» TUJUAN LATIHAN:
Lanjutkan tulisan tentang banjir informasi dan alam bawah sadar ini, mulai dari sesudah kalimat terakhirnya.

» TEKS BACAAN:
<<<<
Psikoanalisis Sigmen Freud menjelaskan bahwa "semua kejadian yang kita hindari untuk mengingatnya, tidak akan keluar dalam pikiran kita. Sekalipun kita berusaha keras, dia akan terbenam dalam alam bawah sadar kita dan tanpa kita sadari itulah yang akan menyetir kita". Bila merujuk argumen dari Freud tersebut, banyak sekali hal yang mempengaruhi alam bawah sadar. Suguhan dari lingkungan, televisi dan juga perangkat elektronik ini memudahkan masuknya gambaran negatif yang terekam dalam memori bawah sadar.

Zaman penuh informasi saat ini sangat merepotkan dalam memilih kebeneran. Informasi yang dulunya sangat kering, kini menjadi banjir informasi. Susunan kalimat yang dibaca, gambar yang dilihat dan video yang direkam, tanpa sadar banyak mempengaruhi cara bertindak dan berfikir.
>>>>
» BAHAN YANG DISEDIAKAN:
<<<<
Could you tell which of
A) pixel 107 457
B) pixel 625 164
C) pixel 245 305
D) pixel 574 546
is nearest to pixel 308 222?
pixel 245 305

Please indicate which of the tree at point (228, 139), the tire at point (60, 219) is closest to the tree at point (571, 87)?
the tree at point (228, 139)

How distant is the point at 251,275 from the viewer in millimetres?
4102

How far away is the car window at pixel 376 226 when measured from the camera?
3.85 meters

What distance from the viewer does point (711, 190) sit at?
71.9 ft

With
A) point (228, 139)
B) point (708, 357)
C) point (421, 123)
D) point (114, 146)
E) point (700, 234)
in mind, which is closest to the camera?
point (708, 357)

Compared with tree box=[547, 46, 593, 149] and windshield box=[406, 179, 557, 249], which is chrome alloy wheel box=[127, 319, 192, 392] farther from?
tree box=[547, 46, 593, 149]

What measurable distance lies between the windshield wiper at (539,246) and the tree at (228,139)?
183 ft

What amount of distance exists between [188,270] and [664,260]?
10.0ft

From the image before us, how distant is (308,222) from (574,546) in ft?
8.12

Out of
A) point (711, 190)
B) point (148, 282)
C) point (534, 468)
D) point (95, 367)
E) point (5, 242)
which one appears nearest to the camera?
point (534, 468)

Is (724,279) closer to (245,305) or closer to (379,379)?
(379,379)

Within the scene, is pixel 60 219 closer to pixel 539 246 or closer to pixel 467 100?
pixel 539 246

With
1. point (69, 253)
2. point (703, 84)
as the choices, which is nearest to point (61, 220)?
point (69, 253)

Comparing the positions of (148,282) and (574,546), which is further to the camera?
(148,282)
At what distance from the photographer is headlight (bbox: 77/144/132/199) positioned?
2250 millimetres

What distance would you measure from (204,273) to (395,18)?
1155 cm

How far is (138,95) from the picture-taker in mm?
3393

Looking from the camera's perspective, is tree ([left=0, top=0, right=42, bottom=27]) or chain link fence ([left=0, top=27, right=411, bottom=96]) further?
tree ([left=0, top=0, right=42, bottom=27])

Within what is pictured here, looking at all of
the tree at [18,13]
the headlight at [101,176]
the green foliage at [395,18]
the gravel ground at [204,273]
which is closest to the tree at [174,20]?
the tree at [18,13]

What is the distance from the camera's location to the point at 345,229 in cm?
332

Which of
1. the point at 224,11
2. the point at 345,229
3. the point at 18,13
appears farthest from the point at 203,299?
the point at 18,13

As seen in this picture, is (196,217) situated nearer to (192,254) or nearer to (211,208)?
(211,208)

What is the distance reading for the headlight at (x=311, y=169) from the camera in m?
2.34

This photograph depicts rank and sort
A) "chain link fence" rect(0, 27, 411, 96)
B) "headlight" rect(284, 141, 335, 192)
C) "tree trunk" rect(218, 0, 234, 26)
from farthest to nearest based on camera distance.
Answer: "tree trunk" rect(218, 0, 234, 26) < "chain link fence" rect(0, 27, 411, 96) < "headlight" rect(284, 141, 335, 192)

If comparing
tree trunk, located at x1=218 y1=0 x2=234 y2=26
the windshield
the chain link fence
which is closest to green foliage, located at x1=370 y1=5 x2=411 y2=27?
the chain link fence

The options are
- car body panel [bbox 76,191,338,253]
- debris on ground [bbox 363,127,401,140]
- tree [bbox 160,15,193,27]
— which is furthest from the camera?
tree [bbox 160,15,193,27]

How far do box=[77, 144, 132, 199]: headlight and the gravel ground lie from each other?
>>>>
» JAWABAN TERTULIS:
Tontonan yang tidak layak diberikan pada mereka yang belum cukup umur, begitu mudahnya di akses hanya dalam satu klik-an. Pelajaran-pelajaran sekolah yang sangat melangit sulit diterapkan dalam kehidupan sehari-hari.

Dikabarkan, mereka yang memperkosa anak yang tak bersalah itu sedang mabuk berat. Minuman yang menghilangkan kesadaran penuh mereka, membuat mereka bertindak keji seperti itu. 

Dengan rentetan aktivitas yang disuguhkan diatas, sangat mungkin mereka melakukannya saat mereka sadar, apalagi saat mereka sedang mabuk berat. Maka kata khilaf tidak bisa menjadi alasan mereka berbuat demikian, karena rentetan perbuatan tersebut telah mereka bangun dari awal.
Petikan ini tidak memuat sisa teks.